Again, nonsense. As I’ve repeatedly point out, culture goes far beyond religion. One might argue that religious proselytizing can affect certain aspects of a native culturek, but that is a far cry from demonstrating that it eliminates these cultures, as you asserted.

You keep dodging that point. I think we all see why. It’s because your unable to substantiate your original accusation, and so you choose to defend a much weaker position.

Bull. I have said nothing about the value or quality of native culture. What I’m saying is that you have yet to prove your point… namely, that missionary work causes these native cultures to disappear without a trace.

As I’ve repeatedly pointed out, I don’t deny that certain aspects of culture could potentially be displaced. Logically speaking though, this is not the same as demonstrating that it amounts to removing “all traces of indigenous culture and habits.”

No, it’s an admission that certain aspects of native culture can potentially be displaced. I have never denied that.

What I object to is your original claim that the “indigenous culture and habits” are wiped out without a trace.

I see. So because you can’t defend your position, you now choose to attack my person. How nice.

As I’ve already pointed out, Beaucarnea, my personal beliefs are not on trial here. In fact, I have not said anything about my personal religious convictions in the course of this thread. They are simply irrelevant to the topic at hand.

The issue (as I’ve emphasized numerous times now) is your assertion that missionary work causes indigenous culture to be wiped out without a trace. You have not said one thing to substantiate that claim. Instead, you assert that religion plays a large influence in one’s life – a claim that nobody would deny, but which is vastly different from what you originally stated.

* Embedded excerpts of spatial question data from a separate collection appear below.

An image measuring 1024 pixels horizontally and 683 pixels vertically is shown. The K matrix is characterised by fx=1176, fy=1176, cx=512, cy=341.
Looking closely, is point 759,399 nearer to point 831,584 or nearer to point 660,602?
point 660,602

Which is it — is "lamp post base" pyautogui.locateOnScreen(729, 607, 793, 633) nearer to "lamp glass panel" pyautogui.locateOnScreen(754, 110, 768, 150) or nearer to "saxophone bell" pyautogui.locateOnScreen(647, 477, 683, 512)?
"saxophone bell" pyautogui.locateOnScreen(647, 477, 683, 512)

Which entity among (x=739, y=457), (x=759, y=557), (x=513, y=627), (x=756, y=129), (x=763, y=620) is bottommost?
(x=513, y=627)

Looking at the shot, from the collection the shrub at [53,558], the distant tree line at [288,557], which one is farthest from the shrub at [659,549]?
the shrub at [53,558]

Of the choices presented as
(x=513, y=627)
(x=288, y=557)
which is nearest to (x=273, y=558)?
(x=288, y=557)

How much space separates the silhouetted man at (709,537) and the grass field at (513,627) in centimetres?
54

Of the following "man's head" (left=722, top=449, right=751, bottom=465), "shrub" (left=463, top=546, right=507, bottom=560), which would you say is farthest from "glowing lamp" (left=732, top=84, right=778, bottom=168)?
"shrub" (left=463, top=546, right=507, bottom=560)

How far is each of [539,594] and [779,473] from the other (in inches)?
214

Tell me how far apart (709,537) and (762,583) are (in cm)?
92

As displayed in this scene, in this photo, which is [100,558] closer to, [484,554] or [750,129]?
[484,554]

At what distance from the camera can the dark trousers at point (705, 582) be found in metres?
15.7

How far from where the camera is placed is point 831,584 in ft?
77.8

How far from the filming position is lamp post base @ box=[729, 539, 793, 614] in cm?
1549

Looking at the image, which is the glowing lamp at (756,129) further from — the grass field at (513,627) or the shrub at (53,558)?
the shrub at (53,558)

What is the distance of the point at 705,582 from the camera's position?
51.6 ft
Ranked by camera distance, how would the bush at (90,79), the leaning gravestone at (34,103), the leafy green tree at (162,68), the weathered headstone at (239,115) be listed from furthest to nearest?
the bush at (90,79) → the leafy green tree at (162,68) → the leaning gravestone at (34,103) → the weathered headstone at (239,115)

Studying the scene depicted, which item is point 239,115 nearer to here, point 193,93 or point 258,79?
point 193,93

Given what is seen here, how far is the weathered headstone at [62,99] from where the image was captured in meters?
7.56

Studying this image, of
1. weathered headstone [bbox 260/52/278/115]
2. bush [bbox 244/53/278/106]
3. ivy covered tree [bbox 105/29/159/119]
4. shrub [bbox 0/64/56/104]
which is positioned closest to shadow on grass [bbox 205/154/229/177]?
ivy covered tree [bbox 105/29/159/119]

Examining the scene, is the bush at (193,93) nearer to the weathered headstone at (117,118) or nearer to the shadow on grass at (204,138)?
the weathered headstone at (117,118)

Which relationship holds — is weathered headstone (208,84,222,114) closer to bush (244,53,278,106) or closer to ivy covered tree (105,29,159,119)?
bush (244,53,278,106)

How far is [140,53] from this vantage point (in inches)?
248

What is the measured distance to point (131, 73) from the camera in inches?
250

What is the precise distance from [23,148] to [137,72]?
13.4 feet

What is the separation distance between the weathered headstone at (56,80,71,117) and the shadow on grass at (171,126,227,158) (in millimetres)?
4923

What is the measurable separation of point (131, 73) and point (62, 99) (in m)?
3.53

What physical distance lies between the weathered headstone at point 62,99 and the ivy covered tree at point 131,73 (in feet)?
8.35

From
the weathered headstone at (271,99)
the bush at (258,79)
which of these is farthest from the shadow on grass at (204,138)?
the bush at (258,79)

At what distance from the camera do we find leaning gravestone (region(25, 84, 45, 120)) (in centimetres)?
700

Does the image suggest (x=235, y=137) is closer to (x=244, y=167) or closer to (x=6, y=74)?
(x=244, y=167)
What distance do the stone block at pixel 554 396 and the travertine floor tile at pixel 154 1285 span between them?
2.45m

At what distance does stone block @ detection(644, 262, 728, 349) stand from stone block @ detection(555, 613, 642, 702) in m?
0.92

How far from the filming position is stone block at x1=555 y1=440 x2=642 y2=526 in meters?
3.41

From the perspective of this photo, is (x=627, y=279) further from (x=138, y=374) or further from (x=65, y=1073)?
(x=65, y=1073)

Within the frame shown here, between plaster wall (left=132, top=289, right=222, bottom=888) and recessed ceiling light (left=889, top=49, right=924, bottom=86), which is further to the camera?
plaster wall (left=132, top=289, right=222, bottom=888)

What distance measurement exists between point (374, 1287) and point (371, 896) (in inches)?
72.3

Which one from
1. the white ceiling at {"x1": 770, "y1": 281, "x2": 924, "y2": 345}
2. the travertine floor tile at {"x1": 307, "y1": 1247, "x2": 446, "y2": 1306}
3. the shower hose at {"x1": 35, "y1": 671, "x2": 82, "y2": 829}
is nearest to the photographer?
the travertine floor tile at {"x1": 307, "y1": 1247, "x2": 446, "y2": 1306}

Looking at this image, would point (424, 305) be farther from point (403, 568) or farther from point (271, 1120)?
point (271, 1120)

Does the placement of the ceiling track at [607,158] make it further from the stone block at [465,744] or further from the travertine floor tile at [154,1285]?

And now that I’ve pointed that out repeatedly, you choose to disparage my person. You lambaste me, asking me why I choose to save indigenous people instead of, say, Buddhists or Jews. You say this, even though I said nothing about my personal religious viewpoints in this thread.

I most certainly did not say that missionaries should proselytize isolated cultures to the exclusion of Buddhists, Jews or other religions. Yet somehow, you choose to attack me on that basis. You choose to rake me over the coals for a position that I do not advocate – one that I, in fact, reject.

Heck, I specifically pointed out that the vast majority of missionaries do NOT minister to “isolated cultures.” I pointed out that the overwhelming majority serve in nations that have had substantial contact with other nations. How in the world can one construe this to mean that I think proselytizing should be reserved for those isolated cultures? It boggles the mind.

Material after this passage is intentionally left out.